Originally from Asia, natural cane has conquered followers in Brazil since colonial times, due to its lightness and coolness
14 Mar 2019, 9:25 pm
BY REGINA GALVÃO
“When I made furniture, cane was almost inexistent, nobody used it. I reinstituted cane from colonial traditions. Cane comes from India and became a Brazilian tradition. Cane was used in Brazil for a long time. It was suitable for local natural conditions, specially the heat in Rio de Janeiro and even São Paulo. It was one of the necessary elements in a modern piece of furniture”.
The testimony of Portuguese Joaquim Tenreiro is included in the book “Madeira, arte e design” [Wood, art and design], launched in 1985 to celebrate the 35th anniversary of the company João Fortes Engenharia. In the interviews given to the organizers of the event, Ascânio MMM e Ronaldo Rego Macedo, Tenreiro comments his surprise when arriving in Brazil in 1928, and realizing that the style of our furniture had nothing to do with the local climate, following European patterns and showing great quantities of velvet and damasks.
Along the conversation, Tenreiro even quotes a letter from the Portuguese writer and diplomat Eça de Queiroz to the journalist Eduardo Prado in 1900, in which he references such characteristics in Brazilian homes: “…there wasn’t one honest cane chair, where at the end of the day, the body could find rest and coolness; and there they go, the damasks in strong colors, furniture with gold feet, thick tassel curtains, the cumbersome upholstered decorations with which Paris and London defend themselves from the snow, and where the microbe triumphs…”.

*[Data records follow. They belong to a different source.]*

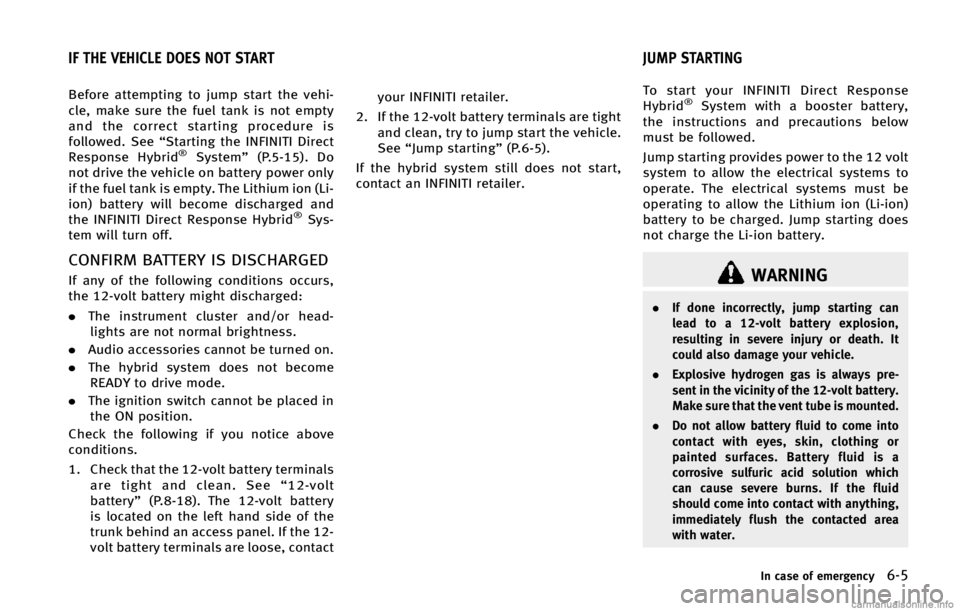 IF THE VEHICLE DOES NOT START

Before attempting to jump start the vehicle, make sure the fuel tank is not empty and the correct starting procedure is followed. See "Starting the INFINITI Direct Response Hybrid® System" (P.5-15). Do not drive the vehicle on battery power only if the fuel tank is empty. The Lithium ion (Li-ion) battery will become discharged and the INFINITI Direct Response Hybrid® System will turn off.

CONFIRM BATTERY IS DISCHARGED

If any of the following conditions occurs, the 12-volt battery might discharged:

• The instrument cluster and/or headlights are not normal brightness.
• Audio accessories cannot be turned on.
• The hybrid system does not become READY to drive mode.
• The ignition switch cannot be placed in the ON position.

Check the following if you notice above conditions.

1. Check that the 12-volt battery terminals are tight and clean. See "12-volt battery" (P.8-18). The 12-volt battery is located on the left hand side of the trunk behind an access panel. If the 12-volt battery terminals are loose, contact your INFINITI retailer.
2. If the 12-volt battery terminals are tight and clean, try to jump start the vehicle. See "Jump starting" (P.6-5).

If the hybrid system still does not start, contact an INFINITI retailer.

JUMP STARTING

To start your INFINITI Direct Response Hybrid® System with a booster battery, the instructions and precautions below must be followed.

Jump starting provides power to the 12 volt system to allow the electrical systems to operate. The electrical systems must be operating to allow the Lithium ion (Li-ion) battery to be charged. Jump starting does not charge the Li-ion battery.

WARNING

• If done incorrectly, jump starting can lead to a 12-volt battery explosion, resulting in severe injury or death. It could also damage your vehicle.
• Explosive hydrogen gas is always present in the vicinity of the 12-volt battery. Make sure that the vent tube is mounted.
• Do not allow battery fluid to come into contact with eyes, skin, clothing or painted surfaces. Battery fluid is a corrosive sulfuric acid solution which can cause severe burns. If the fluid should come into contact with anything, immediately flush the contacted area with water.

In case of emergency 6-5

carmanualsonline.info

It is worthy to say that it was not always like that. Natural cane was present in the furniture produced here during colonial times, specially in the mansions of Rio de Janeiro, but lost its territory with the arrival of John VI of Portugal and the opening ports, which introduced the tropics to neoclassicism, influencing the hybrid style in local production. It then returned to popularity in the 1940s with the creation of the first pieces of modern furniture, that had as pioneer precisely Joaquim Tenreiro. Ready to make items with dimensions more adequate for the new starting architecture, and with materials better suited to our climate, the Portuguese designer began to employ natural weave in its pieces, at times in the seat, others in the back, or in both.
“The cane is not a Brazilian invention, but using it frequently and very elegantly, Tenreiro nationalized it”, Graça Bueno ponders, owner of Passado Composto Século XX gallery, of São Paulo. She reminds us of other classics from that same time that also surrendered to the open weave: Geraldo de Barros, with the M110 (from the fifties); Branco & Preto, with the chair Palhinha (1952); Móveis Ambinete, the gallery and manufacturer from São Paulo; Sergio Rodrigues, with the chair Lucio (1956) and the armchair Oscar (1956); Oscar e Anna Maria Niemeyer, with the bench Marquesa (1974) and the chaise-longue Rio (1978), amongst so many others. At SP-Arte, the gallerist will bring two chairs of the model Recurva de Espaldar Alto, with both seat and back in natural cane, created in 1949 by Tenreiro.
Amongst contemporary designers, natural cane is still a success with its sheerness, ventilation and artisanal touch. From Rio, Gustavo Bittencourt employs the material since 2009, when, as a student, he created the rocking chair Nonô. In his portfolio are many other pieces of likewise style. The most recent ones are from the line Benjamin, composed of a chair and an armchair with footrest, that will be showcased in the next SP-Arte. “I like the lightness and the comfort it provides. Moreover, the material softly adapts to shapes of the body”, he says.
Gerson de Oliveira, Luciana Martins’ duo at design studio Ovo, returns to the raw material in their new collection after ten years. “Even if the material references the past, our intention was always renewing such element, as we did with the chair Terceira and the line of folding screens I Beg Your Pardon, in which whole screens were combined with wooden structures”, he tells us. “The open weave came back in our chairs Alça and Trapézio, because the sheerness helps to highlight the sinuous lines of the wooden structure”, nods Gerson.
Regina Galvão is a journalist, graduated by the Social Communication School Casper Líbero, with a pre-MBA in Marketing by the California University in San Diago (UCSD), with postgraduate studies in Art History at Fundação Armando Alváres Penteado (FAAP), in São Paulo. As an editor, she worked in magazines like Casa Claudia, within Abril, and Casa Vogue, of Globo Condénast. In 2018, she participated in the curatorial team of the show Brazilian Stones, Original Design, coordinated by Adélia Borges at the Vitória Stone Fair, in Vitória, and was a curator in the exhibits MoMA Design – Collection Fiesp (2017), at the Shopping Mall D&D; Pensamento Circular (2014) at the Museu da Belas Artes (Muba); amongst others.
At this 15th SP-Arte, the design sector comes to its 4th edition. Focused on furniture, lighting and antiques, the sector gathers major contemporary designers in the country, as well as classic names within Brazilian design.